▶ Exercise brief
The complete listing goes into the output exactly, without its pictures.

--- Records for processing Enclosed Below ---

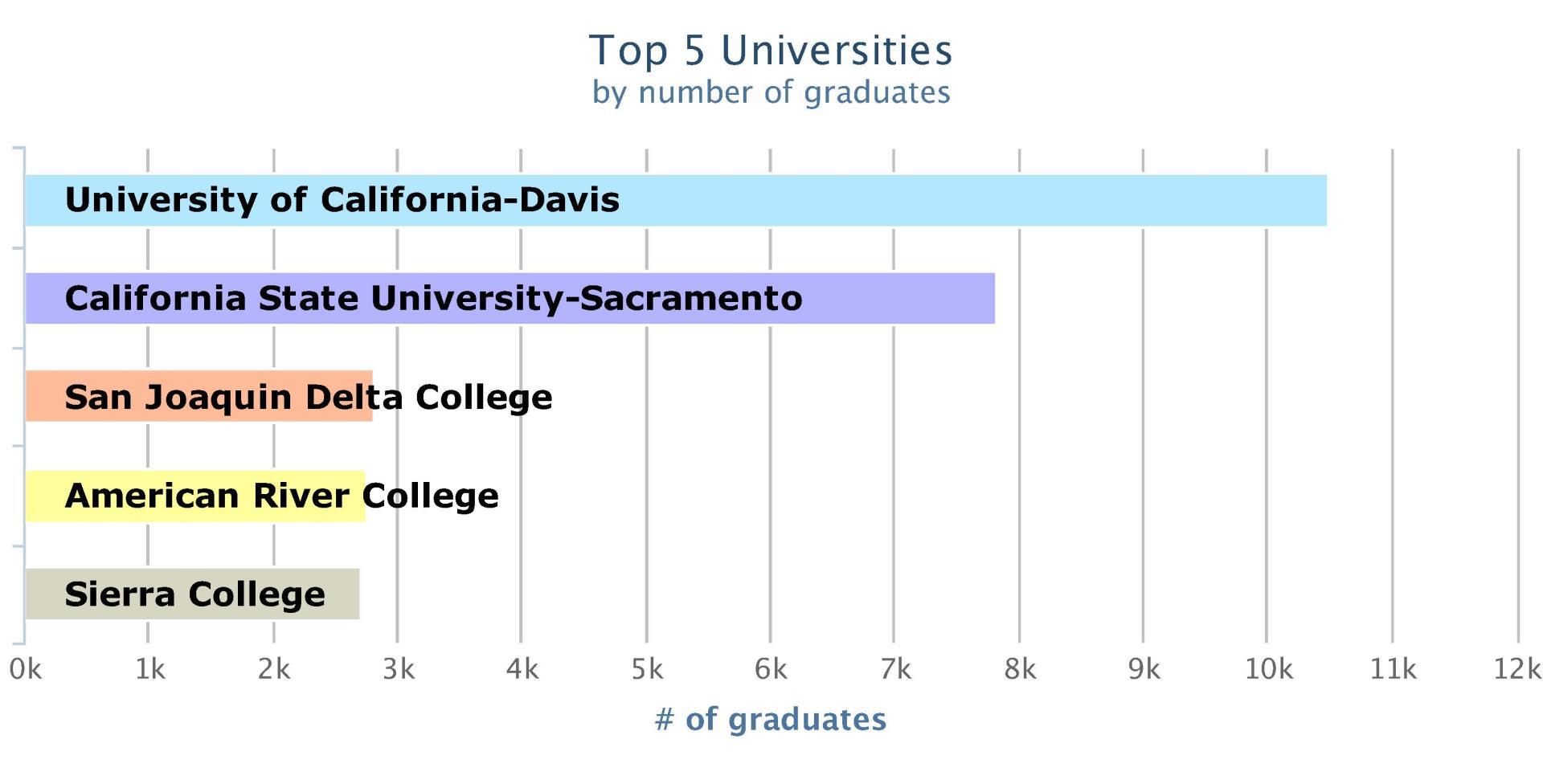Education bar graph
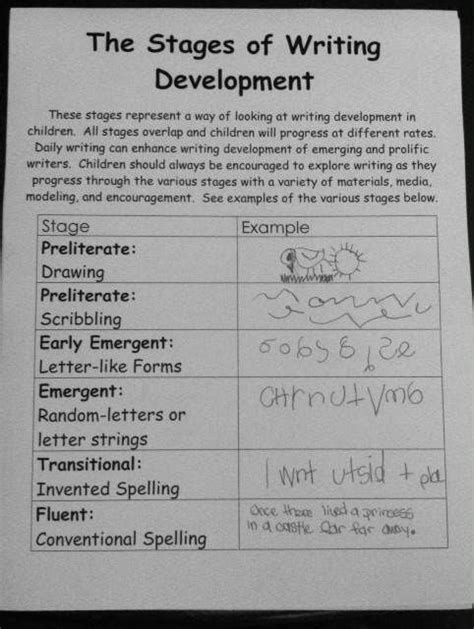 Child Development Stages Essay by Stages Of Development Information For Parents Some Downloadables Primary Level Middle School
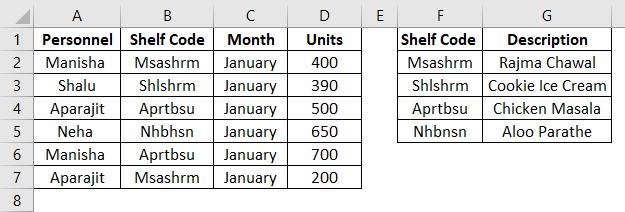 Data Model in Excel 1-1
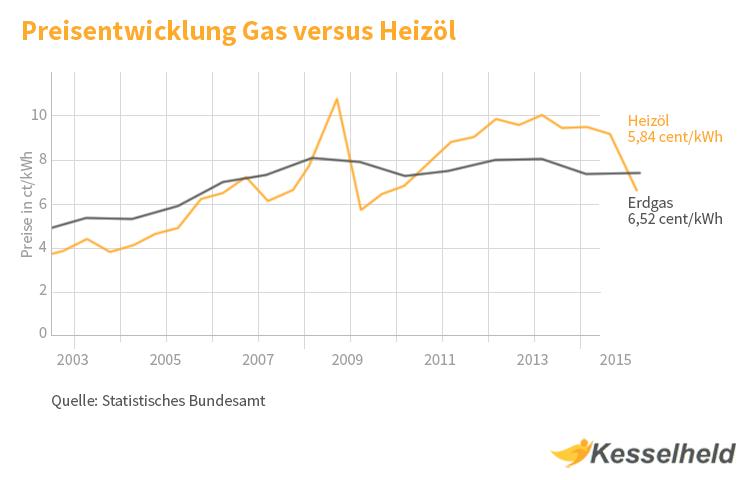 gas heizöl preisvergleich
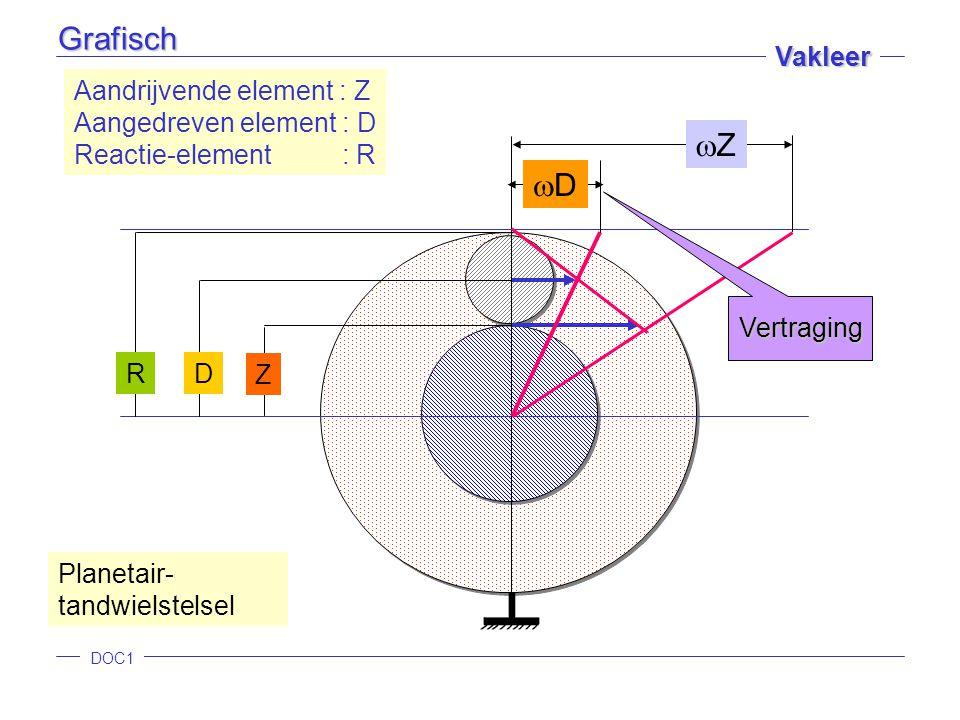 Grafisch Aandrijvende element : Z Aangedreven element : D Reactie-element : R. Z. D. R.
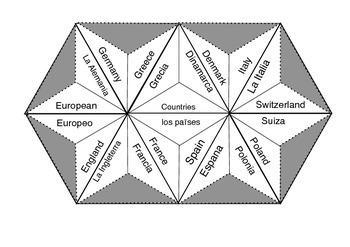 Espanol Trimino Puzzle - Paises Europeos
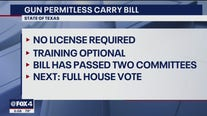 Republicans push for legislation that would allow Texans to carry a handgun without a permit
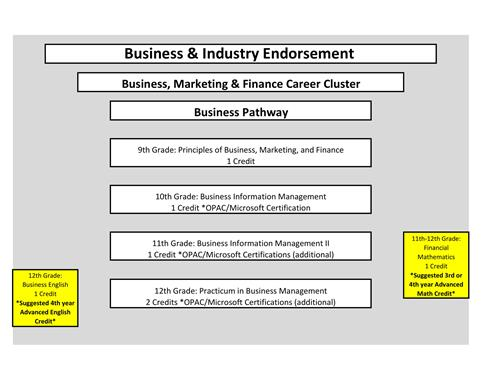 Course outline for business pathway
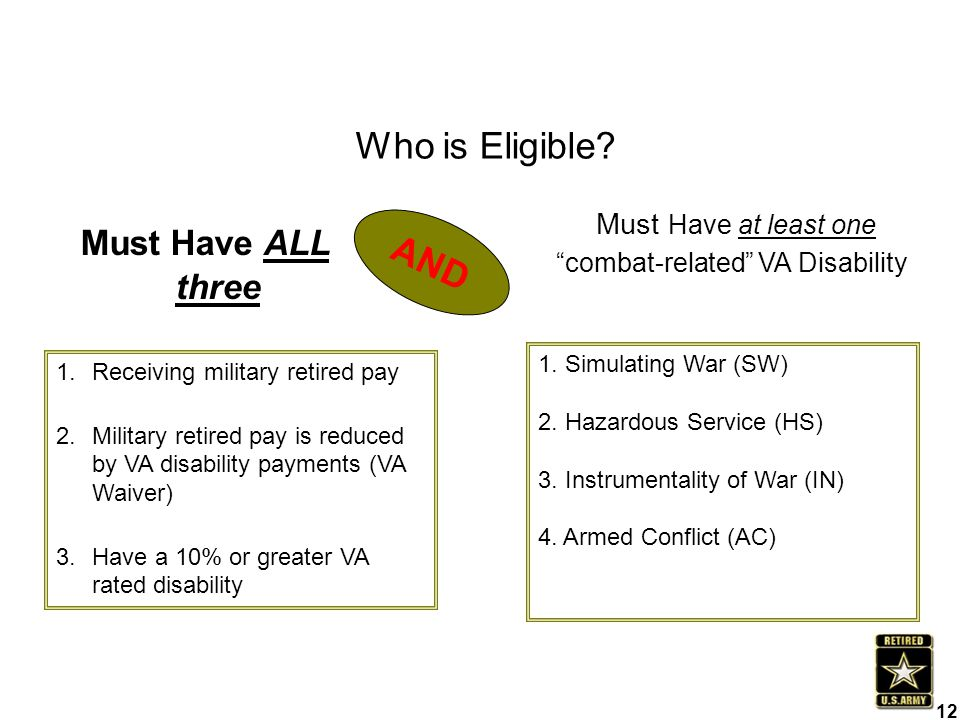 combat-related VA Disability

--- End of Enclosed Records for processing ---

▶ Response to this exercise
Education bar graph
 Child Development Stages Essay by Stages Of Development Information For Parents Some Downloadables Primary Level Middle School
 Data Model in Excel 1-1
 gas heizöl preisvergleich
 Grafisch Aandrijvende element : Z Aangedreven element : D Reactie-element : R. Z. D. R.
 Espanol Trimino Puzzle - Paises Europeos
 Republicans push for legislation that would allow Texans to carry a handgun without a permit
 Course outline for business pathway
 combat-related VA Disability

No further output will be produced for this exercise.